(Dataset entries)
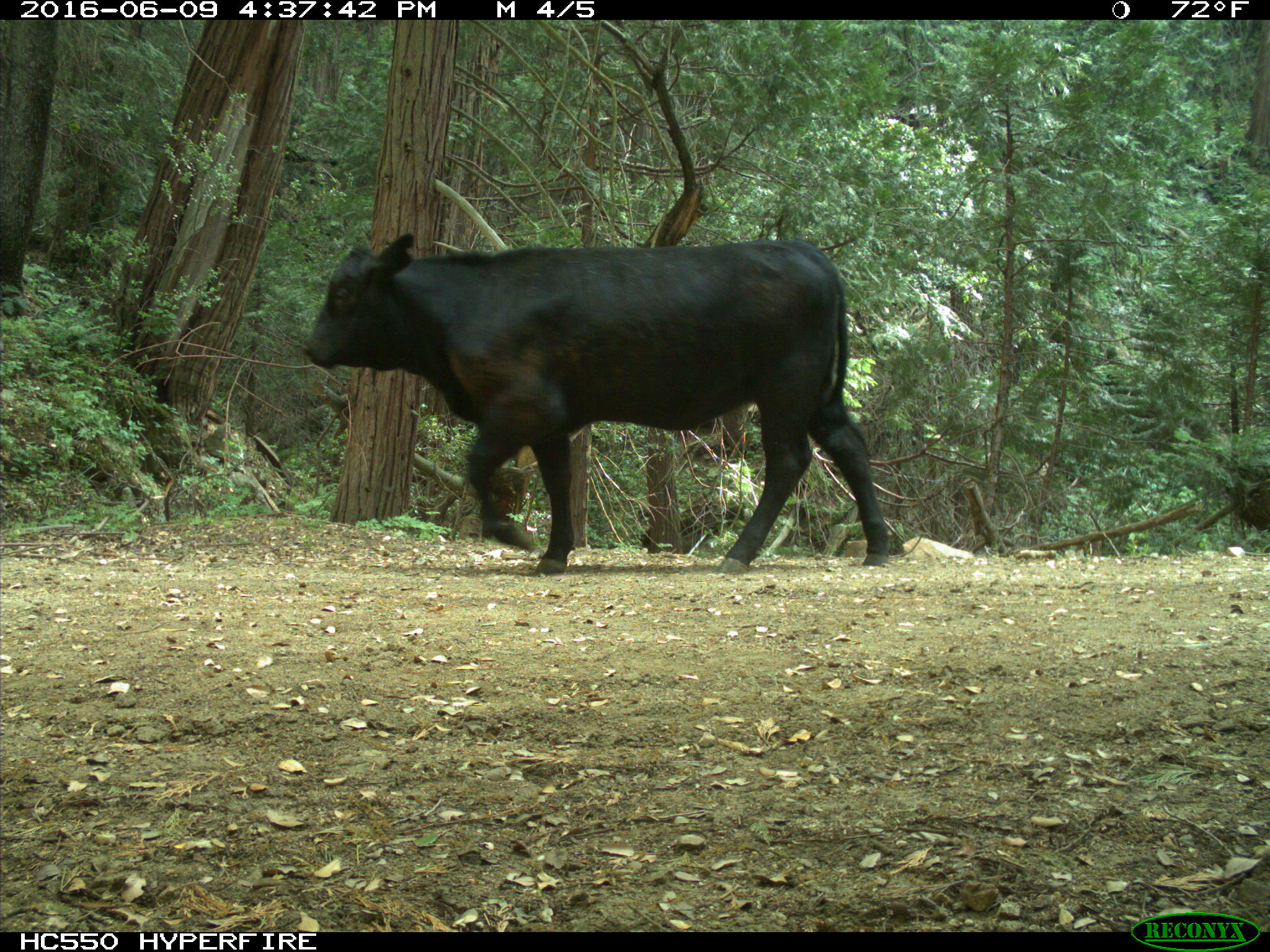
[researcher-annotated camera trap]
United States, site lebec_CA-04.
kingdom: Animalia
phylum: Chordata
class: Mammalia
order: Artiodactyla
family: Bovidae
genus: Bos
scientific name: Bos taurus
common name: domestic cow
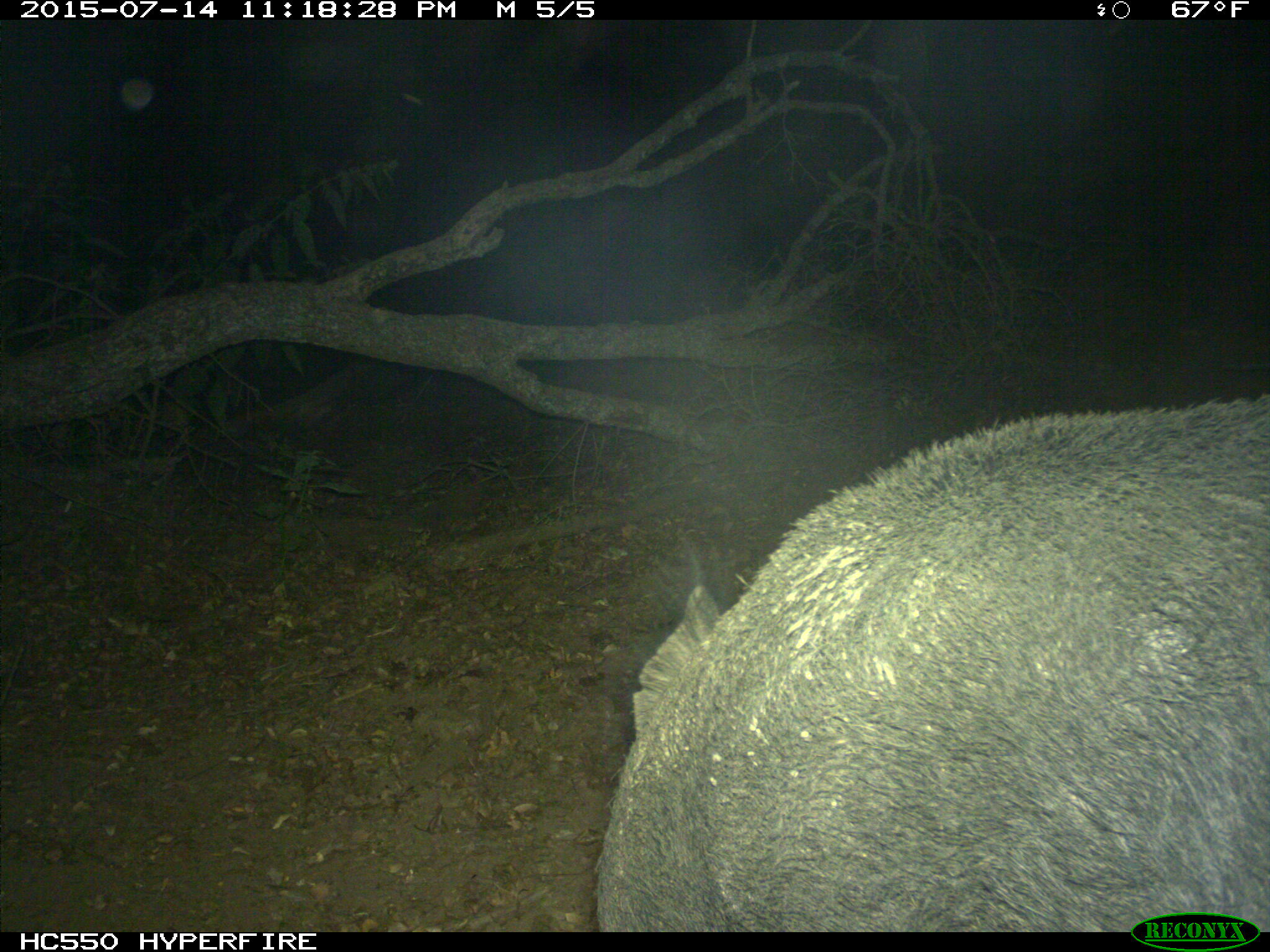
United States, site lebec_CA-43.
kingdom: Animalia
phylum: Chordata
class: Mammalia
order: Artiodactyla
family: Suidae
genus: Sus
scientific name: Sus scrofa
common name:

WHAT THE TASK ASKS: Could you retype the records above exactly, omitting the pictures?

PROBLEM SOLUTION:
[researcher-annotated camera trap]
United States, site lebec_CA-04.
kingdom: Animalia
phylum: Chordata
class: Mammalia
order: Artiodactyla
family: Bovidae
genus: Bos
scientific name: Bos taurus
common name: domestic cow
United States, site lebec_CA-43.
kingdom: Animalia
phylum: Chordata
class: Mammalia
order: Artiodactyla
family: Suidae
genus: Sus
scientific name: Sus scrofa
common name:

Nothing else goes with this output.